My father slams the closet door, which jolts me out of my pyrophobic panic. He storms into the foyer, pulls out an ancient, hard-sided brown tweed Pullman suitcase, drags it past my mother and her cigarette back into the bedroom, and flings it open onto their bed right next to me; its leather handle grazes my leg. He empties a drawer's worth of clothes into it, slams it
shut, and stomps out into the hallway, grabs his car keys from the candy dish on the entryway table, and pulls the front door closed behind him so hard that the doorbell rings and the dog barks.

It happens in thick, slow motion; I watch it like a movie, through a scrim, from a distance.

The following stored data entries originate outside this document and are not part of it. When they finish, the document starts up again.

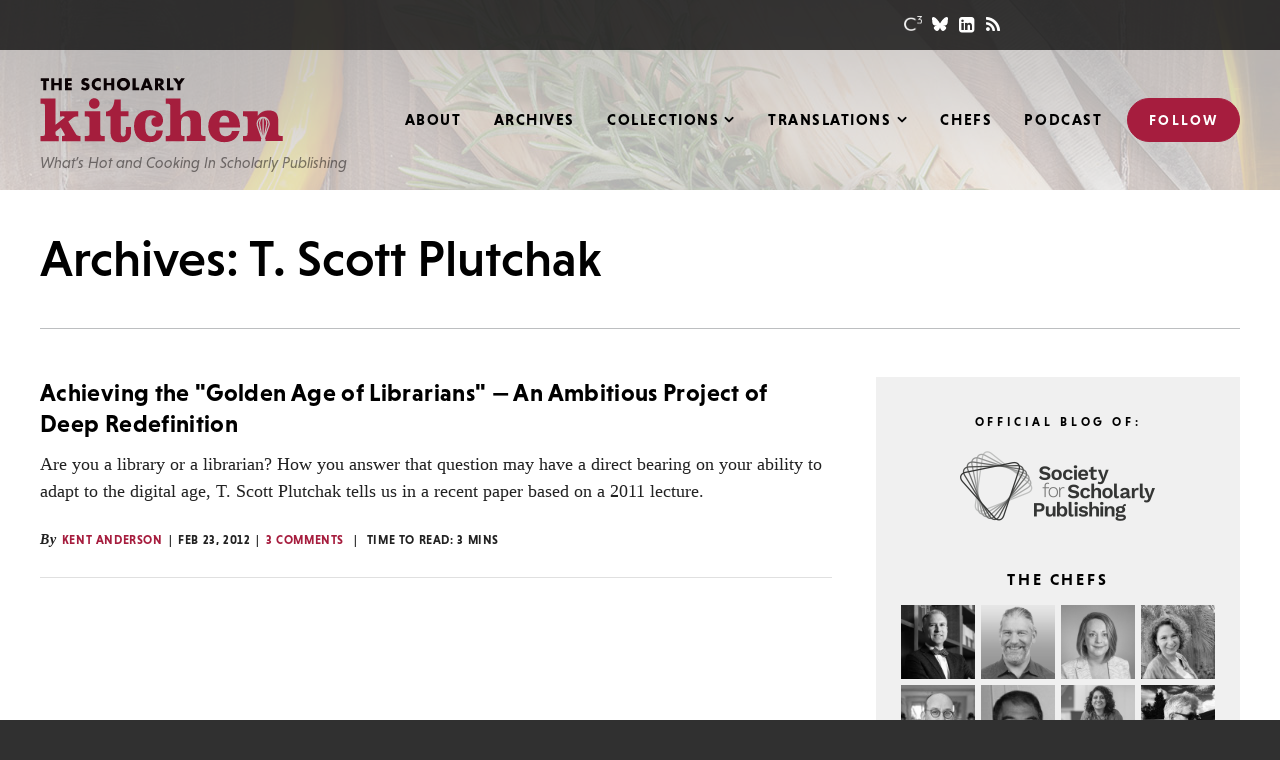

--- FILE ---
content_type: text/html; charset=utf-8
request_url: https://www.google.com/recaptcha/api2/aframe
body_size: 266
content:
<!DOCTYPE HTML><html><head><meta http-equiv="content-type" content="text/html; charset=UTF-8"></head><body><script nonce="uc5EaiL0fxhZx80abFXnjQ">/** Anti-fraud and anti-abuse applications only. See google.com/recaptcha */ try{var clients={'sodar':'https://pagead2.googlesyndication.com/pagead/sodar?'};window.addEventListener("message",function(a){try{if(a.source===window.parent){var b=JSON.parse(a.data);var c=clients[b['id']];if(c){var d=document.createElement('img');d.src=c+b['params']+'&rc='+(localStorage.getItem("rc::a")?sessionStorage.getItem("rc::b"):"");window.document.body.appendChild(d);sessionStorage.setItem("rc::e",parseInt(sessionStorage.getItem("rc::e")||0)+1);localStorage.setItem("rc::h",'1769365883241');}}}catch(b){}});window.parent.postMessage("_grecaptcha_ready", "*");}catch(b){}</script></body></html>

--- FILE ---
content_type: application/javascript
request_url: https://scholarlykitchen.sspnet.org/wp-content/themes/bedstone/js/modernizr.js?ver=20161018
body_size: 1694
content:
/*! modernizr 3.3.1 (Custom Build) | MIT *
 * https://modernizr.com/download/?-addtest-prefixed-setclasses !*/
!function(e,n,t){function r(e,n){return typeof e===n}function o(){var e,n,t,o,i,s,f;for(var a in _)if(_.hasOwnProperty(a)){if(e=[],n=_[a],n.name&&(e.push(n.name.toLowerCase()),n.options&&n.options.aliases&&n.options.aliases.length))for(t=0;t<n.options.aliases.length;t++)e.push(n.options.aliases[t].toLowerCase());for(o=r(n.fn,"function")?n.fn():n.fn,i=0;i<e.length;i++)s=e[i],f=s.split("."),1===f.length?Modernizr[f[0]]=o:(!Modernizr[f[0]]||Modernizr[f[0]]instanceof Boolean||(Modernizr[f[0]]=new Boolean(Modernizr[f[0]])),Modernizr[f[0]][f[1]]=o),y.push((o?"":"no-")+f.join("-"))}}function i(e){var n=x.className,t=Modernizr._config.classPrefix||"";if(S&&(n=n.baseVal),Modernizr._config.enableJSClass){var r=new RegExp("(^|\\s)"+t+"no-js(\\s|$)");n=n.replace(r,"$1"+t+"js$2")}Modernizr._config.enableClasses&&(n+=" "+t+e.join(" "+t),S?x.className.baseVal=n:x.className=n)}function s(e,n){if("object"==typeof e)for(var t in e)w(e,t)&&s(t,e[t]);else{e=e.toLowerCase();var r=e.split("."),o=Modernizr[r[0]];if(2==r.length&&(o=o[r[1]]),"undefined"!=typeof o)return Modernizr;n="function"==typeof n?n():n,1==r.length?Modernizr[r[0]]=n:(!Modernizr[r[0]]||Modernizr[r[0]]instanceof Boolean||(Modernizr[r[0]]=new Boolean(Modernizr[r[0]])),Modernizr[r[0]][r[1]]=n),i([(n&&0!=n?"":"no-")+r.join("-")]),Modernizr._trigger(e,n)}return Modernizr}function f(e){return e.replace(/([a-z])-([a-z])/g,function(e,n,t){return n+t.toUpperCase()}).replace(/^-/,"")}function a(e,n){return!!~(""+e).indexOf(n)}function l(){return"function"!=typeof n.createElement?n.createElement(arguments[0]):S?n.createElementNS.call(n,"http://www.w3.org/2000/svg",arguments[0]):n.createElement.apply(n,arguments)}function u(e,n){return function(){return e.apply(n,arguments)}}function p(e,n,t){var o;for(var i in e)if(e[i]in n)return t===!1?e[i]:(o=n[e[i]],r(o,"function")?u(o,t||n):o);return!1}function c(e){return e.replace(/([A-Z])/g,function(e,n){return"-"+n.toLowerCase()}).replace(/^ms-/,"-ms-")}function d(){var e=n.body;return e||(e=l(S?"svg":"body"),e.fake=!0),e}function h(e,t,r,o){var i,s,f,a,u="modernizr",p=l("div"),c=d();if(parseInt(r,10))for(;r--;)f=l("div"),f.id=o?o[r]:u+(r+1),p.appendChild(f);return i=l("style"),i.type="text/css",i.id="s"+u,(c.fake?c:p).appendChild(i),c.appendChild(p),i.styleSheet?i.styleSheet.cssText=e:i.appendChild(n.createTextNode(e)),p.id=u,c.fake&&(c.style.background="",c.style.overflow="hidden",a=x.style.overflow,x.style.overflow="hidden",x.appendChild(c)),s=t(p,e),c.fake?(c.parentNode.removeChild(c),x.style.overflow=a,x.offsetHeight):p.parentNode.removeChild(p),!!s}function m(n,r){var o=n.length;if("CSS"in e&&"supports"in e.CSS){for(;o--;)if(e.CSS.supports(c(n[o]),r))return!0;return!1}if("CSSSupportsRule"in e){for(var i=[];o--;)i.push("("+c(n[o])+":"+r+")");return i=i.join(" or "),h("@supports ("+i+") { #modernizr { position: absolute; } }",function(e){return"absolute"==getComputedStyle(e,null).position})}return t}function v(e,n,o,i){function s(){p&&(delete z.style,delete z.modElem)}if(i=r(i,"undefined")?!1:i,!r(o,"undefined")){var u=m(e,o);if(!r(u,"undefined"))return u}for(var p,c,d,h,v,g=["modernizr","tspan","samp"];!z.style&&g.length;)p=!0,z.modElem=l(g.shift()),z.style=z.modElem.style;for(d=e.length,c=0;d>c;c++)if(h=e[c],v=z.style[h],a(h,"-")&&(h=f(h)),z.style[h]!==t){if(i||r(o,"undefined"))return s(),"pfx"==n?h:!0;try{z.style[h]=o}catch(y){}if(z.style[h]!=v)return s(),"pfx"==n?h:!0}return s(),!1}function g(e,n,t,o,i){var s=e.charAt(0).toUpperCase()+e.slice(1),f=(e+" "+E.join(s+" ")+s).split(" ");return r(n,"string")||r(n,"undefined")?v(f,n,o,i):(f=(e+" "+T.join(s+" ")+s).split(" "),p(f,n,t))}var y=[],_=[],C={_version:"3.3.1",_config:{classPrefix:"",enableClasses:!0,enableJSClass:!0,usePrefixes:!0},_q:[],on:function(e,n){var t=this;setTimeout(function(){n(t[e])},0)},addTest:function(e,n,t){_.push({name:e,fn:n,options:t})},addAsyncTest:function(e){_.push({name:null,fn:e})}},Modernizr=function(){};Modernizr.prototype=C,Modernizr=new Modernizr;var w,x=n.documentElement,S="svg"===x.nodeName.toLowerCase();!function(){var e={}.hasOwnProperty;w=r(e,"undefined")||r(e.call,"undefined")?function(e,n){return n in e&&r(e.constructor.prototype[n],"undefined")}:function(n,t){return e.call(n,t)}}(),C._l={},C.on=function(e,n){this._l[e]||(this._l[e]=[]),this._l[e].push(n),Modernizr.hasOwnProperty(e)&&setTimeout(function(){Modernizr._trigger(e,Modernizr[e])},0)},C._trigger=function(e,n){if(this._l[e]){var t=this._l[e];setTimeout(function(){var e,r;for(e=0;e<t.length;e++)(r=t[e])(n)},0),delete this._l[e]}},Modernizr._q.push(function(){C.addTest=s});var b="Moz O ms Webkit",E=C._config.usePrefixes?b.split(" "):[];C._cssomPrefixes=E;var P=function(n){var r,o=prefixes.length,i=e.CSSRule;if("undefined"==typeof i)return t;if(!n)return!1;if(n=n.replace(/^@/,""),r=n.replace(/-/g,"_").toUpperCase()+"_RULE",r in i)return"@"+n;for(var s=0;o>s;s++){var f=prefixes[s],a=f.toUpperCase()+"_"+r;if(a in i)return"@-"+f.toLowerCase()+"-"+n}return!1};C.atRule=P;var T=C._config.usePrefixes?b.toLowerCase().split(" "):[];C._domPrefixes=T;var j={elem:l("modernizr")};Modernizr._q.push(function(){delete j.elem});var z={style:j.elem.style};Modernizr._q.unshift(function(){delete z.style}),C.testAllProps=g;C.prefixed=function(e,n,t){return 0===e.indexOf("@")?P(e):(-1!=e.indexOf("-")&&(e=f(e)),n?g(e,n,t):g(e,"pfx"))};o(),i(y),delete C.addTest,delete C.addAsyncTest;for(var N=0;N<Modernizr._q.length;N++)Modernizr._q[N]();e.Modernizr=Modernizr}(window,document);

The mother, heavily made up like a movie starlet, is talking to the small child lying on her parents' bed. The mother's mouth moves slowly. The child's lips are parted; she's barely breathing. She's sweating a little; she's shivering. Her color has gone sallow. She vomits all over her flannel pajamas, the powder blue ones with the tiny apples; there is Hawaiian Punch everywhere.

“Don't worry, honey,” the mother says to the child, taking her by the hand into the bathroom, where she sits her on the toilet and tenderly strips off her soaked and wretched pajamas. She washes her daughter's face with a cool washcloth that's lost its nap; it feels like cold sandpaper on the child's face. “He'll be back,” she says, while the child sits stunned, exhausted.